__Document section__

● ● ● ● ● ● ●

Australian-Israeli Relations on the Brink

Australian-Israeli Relations on the Brink

by Geoff Vasil

The Australian media, former Australian ambassador to Australia Dave Sharma, Jewish community leader Alex Ryvchin and a series of Australian politicians on both sides of the aisle are saying Israeli-Australian relations are at an all-time low.

This followed a tweet by Israeli prime minister Benjamin Netanyahu calling Australian PM Anthony Albanese a weak leader who has failed to protect Australian Jews.

Albanese appeared to brush off the criticism and told the press he tries to deal with international leaders respectfully.

Shortly after a letter Netanyahu had sent Albanese several days earlier leaked in the media. The letter accused Albo of pouring fuel on the fire of anti-Semitism in Australia and called him a coward in so many words for appeasing Hamas with recognition of Palestinian statehood.

Albanese didn’t comment publicly on that letter but sympathetic media claimed it was some sort of gorm letter which French president Emanuel Macron had also received.

● ● ● ● ● ● ●

__Recorded data__

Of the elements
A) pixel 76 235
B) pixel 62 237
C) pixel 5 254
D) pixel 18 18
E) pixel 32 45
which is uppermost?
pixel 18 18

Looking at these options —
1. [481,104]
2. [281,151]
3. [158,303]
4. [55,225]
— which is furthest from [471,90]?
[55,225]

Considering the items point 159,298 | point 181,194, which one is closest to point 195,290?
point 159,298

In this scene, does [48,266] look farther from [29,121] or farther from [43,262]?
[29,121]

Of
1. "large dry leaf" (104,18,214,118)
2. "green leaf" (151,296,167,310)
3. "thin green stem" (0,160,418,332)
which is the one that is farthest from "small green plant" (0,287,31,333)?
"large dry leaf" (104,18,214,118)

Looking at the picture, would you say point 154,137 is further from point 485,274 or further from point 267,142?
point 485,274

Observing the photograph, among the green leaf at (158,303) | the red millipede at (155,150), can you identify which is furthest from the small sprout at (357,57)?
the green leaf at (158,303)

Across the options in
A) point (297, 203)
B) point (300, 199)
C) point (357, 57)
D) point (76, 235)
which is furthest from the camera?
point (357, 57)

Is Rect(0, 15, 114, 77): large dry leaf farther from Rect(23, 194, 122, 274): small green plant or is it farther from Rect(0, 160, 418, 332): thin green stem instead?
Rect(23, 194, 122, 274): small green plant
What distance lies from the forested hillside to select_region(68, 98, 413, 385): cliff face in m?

● ● ● ● ● ● ●

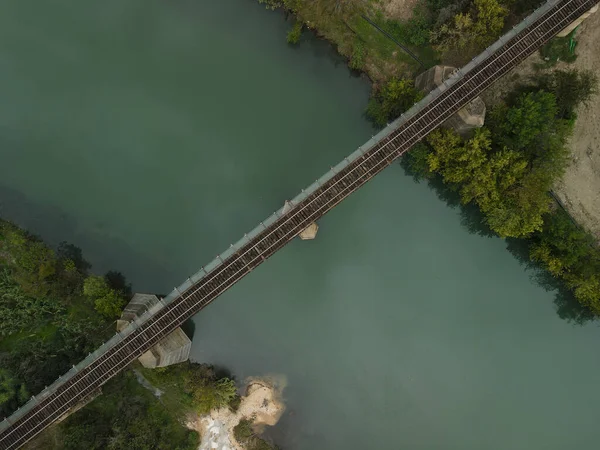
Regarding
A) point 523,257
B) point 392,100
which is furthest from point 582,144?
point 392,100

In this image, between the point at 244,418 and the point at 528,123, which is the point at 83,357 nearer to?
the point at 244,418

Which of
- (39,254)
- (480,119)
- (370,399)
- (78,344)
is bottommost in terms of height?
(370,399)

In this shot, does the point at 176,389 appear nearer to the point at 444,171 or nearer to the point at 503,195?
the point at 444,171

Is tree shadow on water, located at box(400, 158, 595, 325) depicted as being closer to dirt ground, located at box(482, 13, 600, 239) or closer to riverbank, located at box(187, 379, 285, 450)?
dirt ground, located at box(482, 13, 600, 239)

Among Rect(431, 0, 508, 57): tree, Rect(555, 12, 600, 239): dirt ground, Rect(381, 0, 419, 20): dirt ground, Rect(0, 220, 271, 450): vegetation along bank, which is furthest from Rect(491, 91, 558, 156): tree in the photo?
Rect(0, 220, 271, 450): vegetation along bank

● ● ● ● ● ● ●

__Jobs__
1. Copy the passage of the article on Australian-Israeli relations from "Albanese didn’t comment" up to and including "had also received.".
2. Collect every line of the entries above that contains the string "options".

__Results for each task__
1.
Albanese didn’t comment publicly on that letter but sympathetic media claimed it was some sort of gorm letter which French president Emanuel Macron had also received.

2.
Looking at these options —
Across the options in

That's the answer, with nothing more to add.